EPES was founded during the military dictatorship when there was 80% unemployment in poor communities, thousands of people without jobs, and a general state of despair.  They responded quickly and efficiently after the 2010 earthquakes. The organization is prepared to respond to extreme situations. We will adapt our projects to accompany marginalized and severely affected communities by COVID-19 and the lack of effective government public policies before, during, and after the pandemic.

Phase 1.  Preparation for the impact of the virus (March 2020)

  • Educate and raise awareness about consequences and preventive measures in the team and with the organizations with which we work with.
  • Postpone all activities that require a face-to-face meeting.
  • Ensure that all members of the EPES team considered at-risk groups would start working from home on Monday, March 15, and the rest of the staff on March 16.
  • Establish systems to connect as a team via zoom, Whatsapp, etc.
  • Inform the EPES directory, partners, health monitors, networks, and EPES friends that we are going to work remotely.
  • Ensure permanent communication with health groups and groups advised by EPES in Santiago and Concepción through WhatsApp with specific people from our team.
  • Development of the COVID-19 section on our website and start producing and sharing educational materials through social networks.
  • In Concepción, virtual work with the regional table and organizations linked to the Social Health for All Movement and members of popular assemblies to help establish solidarity networks to distribute medicines to older and isolated adults to their homes.
  • Share educational tips, mental health, and self-care materials, preventive information, team messages, spiritual messages, etc., with the health monitors and members of the groups advised by EPES.
  • Provide direct financial support to 50 monitors and their families to buy food and materials for the quarantine (most families live month to month and have no additional resources to purchase food during a 2-week quarantine (we provide 50,000 Chilean pesos per person).
  • Maintain contact with the Haitian immigrant community in El Bosque: providing educational materials when possible in Creole and donating to an emergency fund to help immigrant families.

Phase 2.  The massive direct impact of COVID19 on the Chilean population (April to June 2020)

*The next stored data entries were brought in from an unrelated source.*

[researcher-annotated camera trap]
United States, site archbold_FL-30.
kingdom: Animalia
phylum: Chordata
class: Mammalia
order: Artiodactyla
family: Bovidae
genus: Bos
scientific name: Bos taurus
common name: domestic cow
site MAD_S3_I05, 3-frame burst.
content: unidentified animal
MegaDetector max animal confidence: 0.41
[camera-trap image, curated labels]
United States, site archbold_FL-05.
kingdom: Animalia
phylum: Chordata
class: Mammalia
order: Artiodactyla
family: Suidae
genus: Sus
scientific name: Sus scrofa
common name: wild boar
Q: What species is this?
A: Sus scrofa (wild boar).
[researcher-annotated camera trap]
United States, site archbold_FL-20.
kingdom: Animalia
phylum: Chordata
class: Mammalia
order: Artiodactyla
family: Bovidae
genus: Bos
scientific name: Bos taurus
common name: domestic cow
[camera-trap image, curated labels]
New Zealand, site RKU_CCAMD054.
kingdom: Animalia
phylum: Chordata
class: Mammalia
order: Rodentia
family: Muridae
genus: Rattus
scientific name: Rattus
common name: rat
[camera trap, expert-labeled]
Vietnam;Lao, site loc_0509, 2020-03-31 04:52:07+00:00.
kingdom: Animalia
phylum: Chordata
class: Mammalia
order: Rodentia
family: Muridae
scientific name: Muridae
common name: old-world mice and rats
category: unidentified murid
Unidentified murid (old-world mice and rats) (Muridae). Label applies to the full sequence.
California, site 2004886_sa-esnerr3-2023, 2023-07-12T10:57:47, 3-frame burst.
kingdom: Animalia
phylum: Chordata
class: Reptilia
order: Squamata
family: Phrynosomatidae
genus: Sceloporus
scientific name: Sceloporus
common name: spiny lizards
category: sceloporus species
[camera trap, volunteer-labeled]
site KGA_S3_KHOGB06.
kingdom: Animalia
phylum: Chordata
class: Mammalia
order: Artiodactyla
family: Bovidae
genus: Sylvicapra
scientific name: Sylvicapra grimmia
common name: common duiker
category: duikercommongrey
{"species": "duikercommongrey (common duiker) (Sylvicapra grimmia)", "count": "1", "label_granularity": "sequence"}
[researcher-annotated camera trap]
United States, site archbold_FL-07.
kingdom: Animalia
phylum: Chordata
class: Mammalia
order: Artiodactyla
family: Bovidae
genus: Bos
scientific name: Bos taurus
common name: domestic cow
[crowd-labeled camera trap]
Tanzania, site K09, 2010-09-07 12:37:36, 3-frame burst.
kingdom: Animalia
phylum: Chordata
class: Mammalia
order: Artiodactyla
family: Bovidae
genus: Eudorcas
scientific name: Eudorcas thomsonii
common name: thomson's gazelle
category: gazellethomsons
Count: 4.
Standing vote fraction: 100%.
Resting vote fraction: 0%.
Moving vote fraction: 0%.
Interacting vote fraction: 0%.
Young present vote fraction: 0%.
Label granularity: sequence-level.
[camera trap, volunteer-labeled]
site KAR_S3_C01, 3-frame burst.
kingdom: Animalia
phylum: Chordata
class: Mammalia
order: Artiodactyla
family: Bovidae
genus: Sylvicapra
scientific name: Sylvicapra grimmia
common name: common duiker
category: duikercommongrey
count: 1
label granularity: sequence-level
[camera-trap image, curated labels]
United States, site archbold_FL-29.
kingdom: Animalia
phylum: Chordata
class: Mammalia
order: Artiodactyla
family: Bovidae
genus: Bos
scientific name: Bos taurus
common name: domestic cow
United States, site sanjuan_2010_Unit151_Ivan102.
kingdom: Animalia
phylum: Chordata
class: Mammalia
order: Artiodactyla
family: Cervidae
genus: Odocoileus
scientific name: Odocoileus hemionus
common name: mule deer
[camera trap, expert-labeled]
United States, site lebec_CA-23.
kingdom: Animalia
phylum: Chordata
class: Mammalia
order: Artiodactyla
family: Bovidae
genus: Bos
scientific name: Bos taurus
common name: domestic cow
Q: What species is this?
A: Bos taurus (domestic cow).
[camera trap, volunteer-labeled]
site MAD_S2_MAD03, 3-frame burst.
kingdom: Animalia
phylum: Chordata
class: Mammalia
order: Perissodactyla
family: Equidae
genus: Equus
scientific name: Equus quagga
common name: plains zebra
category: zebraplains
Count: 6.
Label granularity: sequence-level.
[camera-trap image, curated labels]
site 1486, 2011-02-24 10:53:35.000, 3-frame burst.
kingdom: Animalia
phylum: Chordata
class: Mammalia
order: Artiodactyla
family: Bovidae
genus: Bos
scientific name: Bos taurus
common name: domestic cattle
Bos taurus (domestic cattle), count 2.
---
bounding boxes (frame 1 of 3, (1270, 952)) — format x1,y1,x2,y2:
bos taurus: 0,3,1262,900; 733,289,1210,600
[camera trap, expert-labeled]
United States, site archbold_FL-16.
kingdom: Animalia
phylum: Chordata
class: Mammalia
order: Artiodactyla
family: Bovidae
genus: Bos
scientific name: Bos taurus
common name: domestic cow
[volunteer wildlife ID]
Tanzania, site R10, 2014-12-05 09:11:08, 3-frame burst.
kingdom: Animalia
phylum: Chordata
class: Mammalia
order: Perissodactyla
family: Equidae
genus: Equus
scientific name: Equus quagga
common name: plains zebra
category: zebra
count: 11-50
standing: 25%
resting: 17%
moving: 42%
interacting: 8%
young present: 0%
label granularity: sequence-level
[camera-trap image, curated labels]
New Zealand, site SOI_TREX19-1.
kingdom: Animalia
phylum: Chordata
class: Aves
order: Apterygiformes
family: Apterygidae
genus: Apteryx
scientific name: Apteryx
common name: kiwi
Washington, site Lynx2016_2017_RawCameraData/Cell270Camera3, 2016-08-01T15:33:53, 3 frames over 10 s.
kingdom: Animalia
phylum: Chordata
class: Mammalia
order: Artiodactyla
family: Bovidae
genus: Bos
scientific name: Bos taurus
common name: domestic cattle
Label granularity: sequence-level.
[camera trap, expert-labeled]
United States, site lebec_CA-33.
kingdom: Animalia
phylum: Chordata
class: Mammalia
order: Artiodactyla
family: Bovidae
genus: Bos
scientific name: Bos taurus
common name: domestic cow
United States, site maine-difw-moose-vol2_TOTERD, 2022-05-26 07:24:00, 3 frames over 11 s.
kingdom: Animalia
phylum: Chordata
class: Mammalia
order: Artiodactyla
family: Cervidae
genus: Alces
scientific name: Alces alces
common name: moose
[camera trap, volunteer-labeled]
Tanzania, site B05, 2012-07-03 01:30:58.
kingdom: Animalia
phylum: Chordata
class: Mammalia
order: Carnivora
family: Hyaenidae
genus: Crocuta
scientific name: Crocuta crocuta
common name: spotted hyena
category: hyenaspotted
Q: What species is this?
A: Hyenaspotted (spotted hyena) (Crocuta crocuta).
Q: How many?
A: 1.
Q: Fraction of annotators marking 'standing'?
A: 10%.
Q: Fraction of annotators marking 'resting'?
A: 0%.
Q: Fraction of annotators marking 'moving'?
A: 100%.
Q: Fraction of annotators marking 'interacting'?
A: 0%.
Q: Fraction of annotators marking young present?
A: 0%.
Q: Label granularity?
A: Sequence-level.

  • Hold regular EPES Team meetings to support each other.
  • Call the monitors directly and regularly.
  • Hold regular meetings with health groups to provide mutual support.
  • Provide direct support to women facing situations of violence or possible violence due to quarantine (identify these women through the networks of health promoters and contact them).
  • Maintain contact with IELCH, ELCA, Global Ministries, EPES board, and AHA board.
  • Have an emergency fund for extreme cases within our networks (maximum total of US$5,000)
  • Share all self-care materials for women, children, and families.
  • Share messages of faith, hope, and opportunities to participate in moments of prayer, etc.

Phase 3 Post-COVID-19 pandemic (June-December 2020)

  • Initial visits to all community health groups, networks, IELCH, etc., to receive updates on their individual situations.
  • Emergency diagnoses to develop lines of action.

Implementation of face-to-face and online activities of each project, depending on the context.